### Required work
Among the records below, find each line containing the word "scientific" and copy it.

### Source data
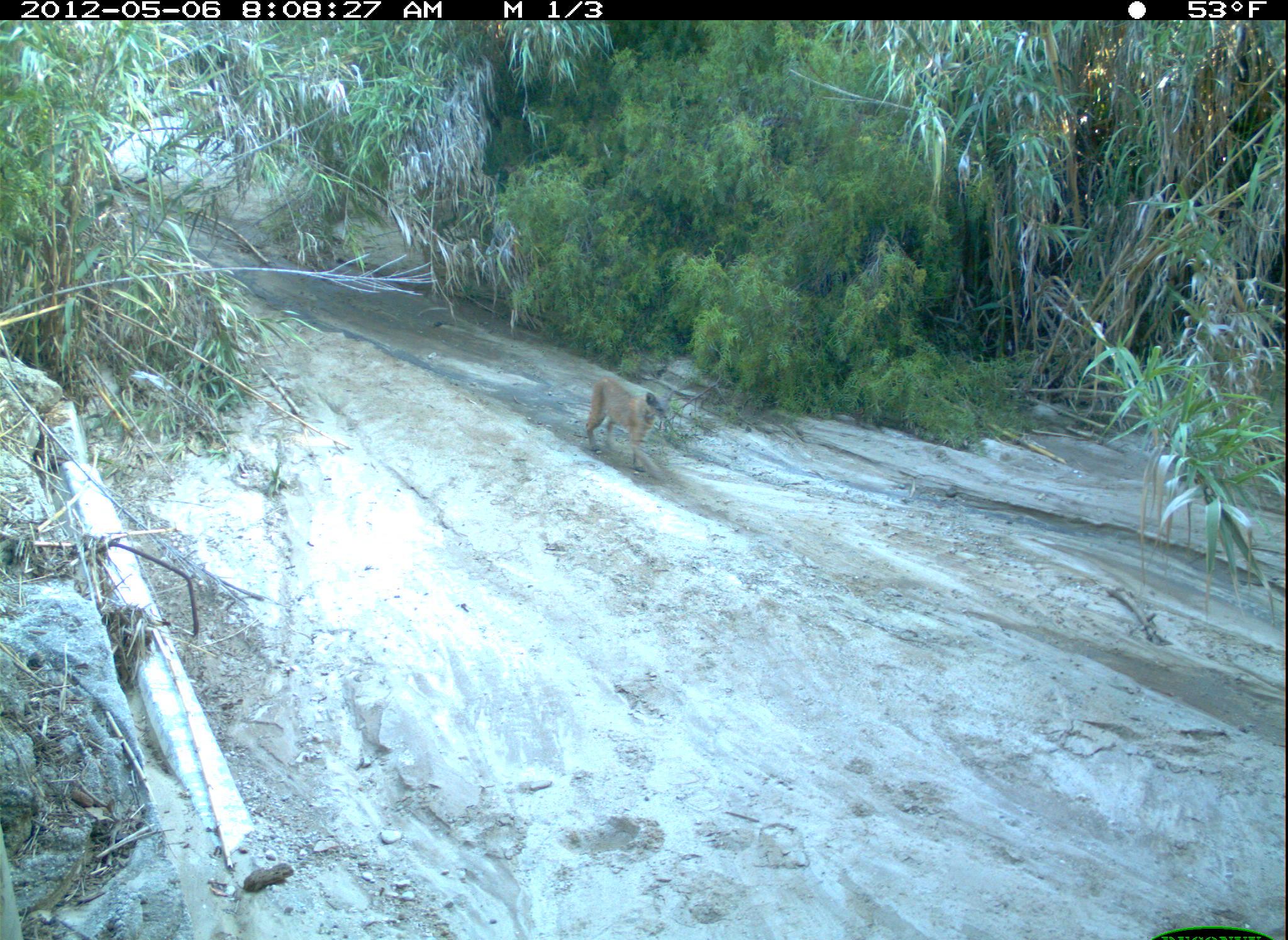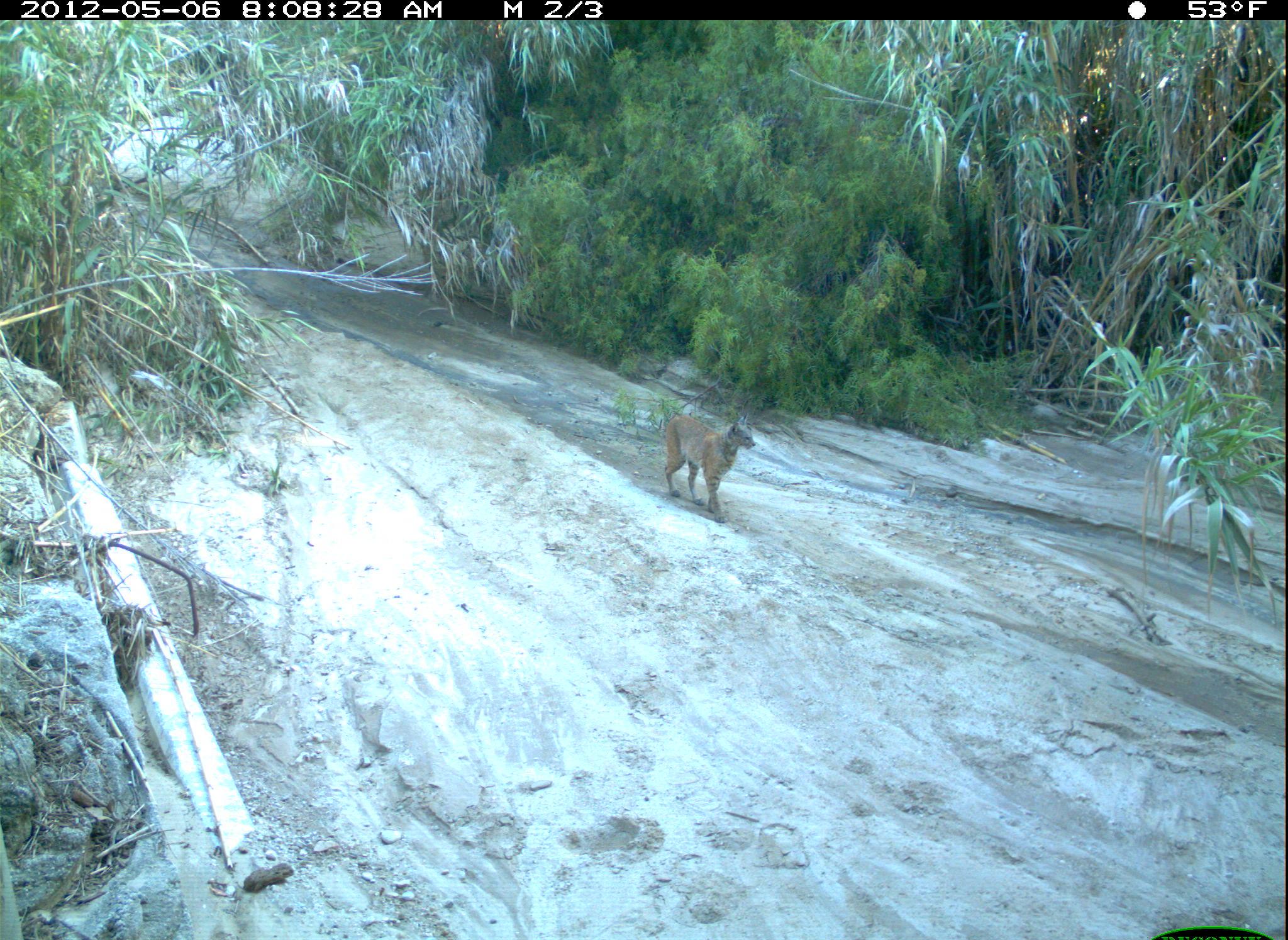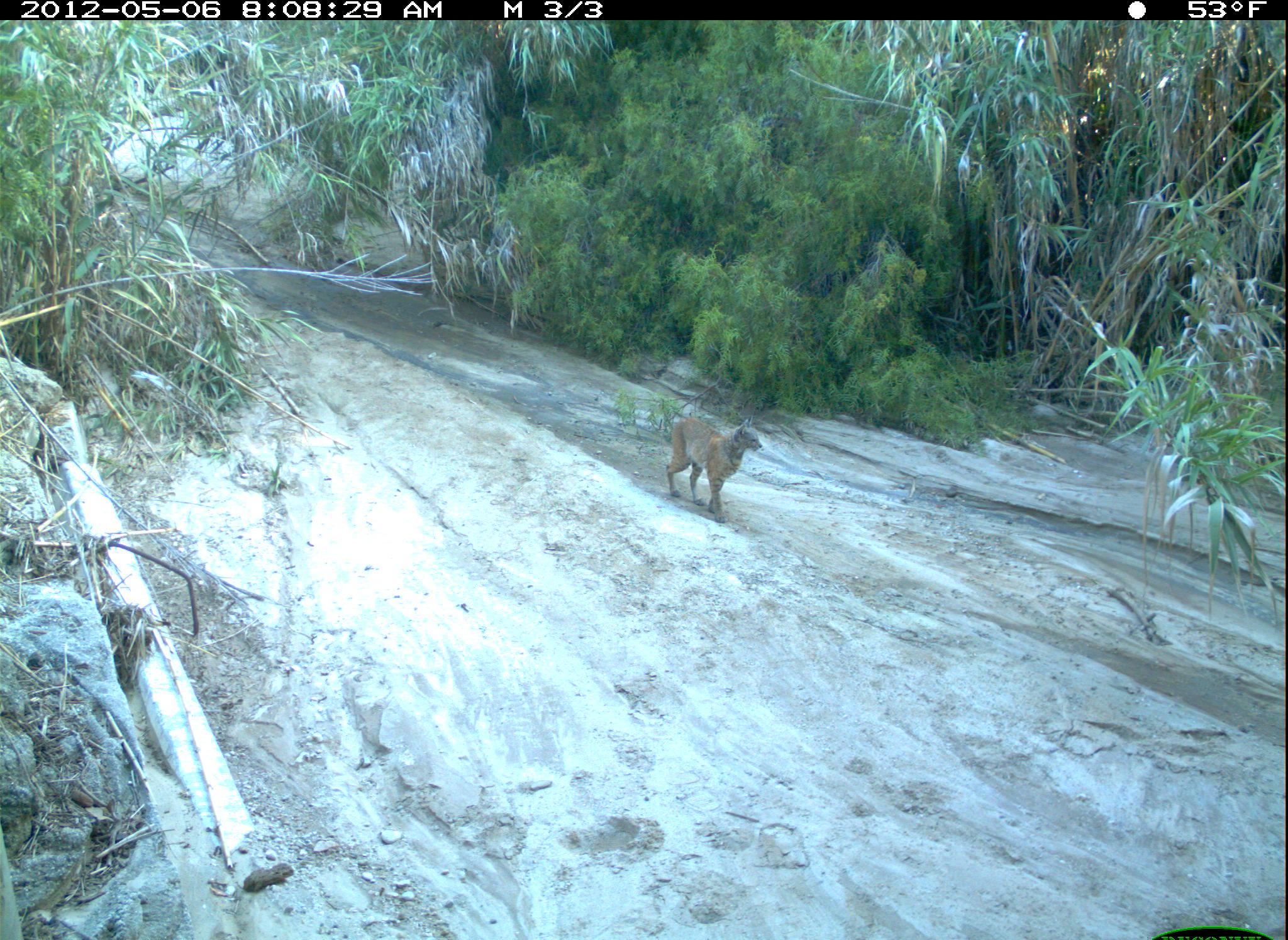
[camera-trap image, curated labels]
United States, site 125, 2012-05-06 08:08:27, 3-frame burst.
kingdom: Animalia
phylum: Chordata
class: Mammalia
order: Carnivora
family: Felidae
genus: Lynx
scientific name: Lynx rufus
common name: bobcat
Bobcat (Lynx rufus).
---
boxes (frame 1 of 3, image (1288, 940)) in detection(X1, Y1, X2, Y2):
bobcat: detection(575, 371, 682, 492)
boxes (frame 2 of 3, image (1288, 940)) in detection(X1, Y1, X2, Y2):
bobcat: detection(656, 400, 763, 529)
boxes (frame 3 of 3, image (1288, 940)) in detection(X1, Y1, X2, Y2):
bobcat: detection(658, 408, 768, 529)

...

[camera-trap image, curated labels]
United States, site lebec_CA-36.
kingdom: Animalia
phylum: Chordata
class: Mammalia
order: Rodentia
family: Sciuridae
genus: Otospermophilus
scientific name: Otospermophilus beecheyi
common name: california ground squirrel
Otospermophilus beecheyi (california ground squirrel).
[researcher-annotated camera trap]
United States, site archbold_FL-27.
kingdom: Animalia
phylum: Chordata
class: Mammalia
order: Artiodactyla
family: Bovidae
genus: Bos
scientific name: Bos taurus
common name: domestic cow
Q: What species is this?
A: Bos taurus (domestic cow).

### Output
scientific name: Lynx rufus
scientific name: Otospermophilus beecheyi
scientific name: Bos taurus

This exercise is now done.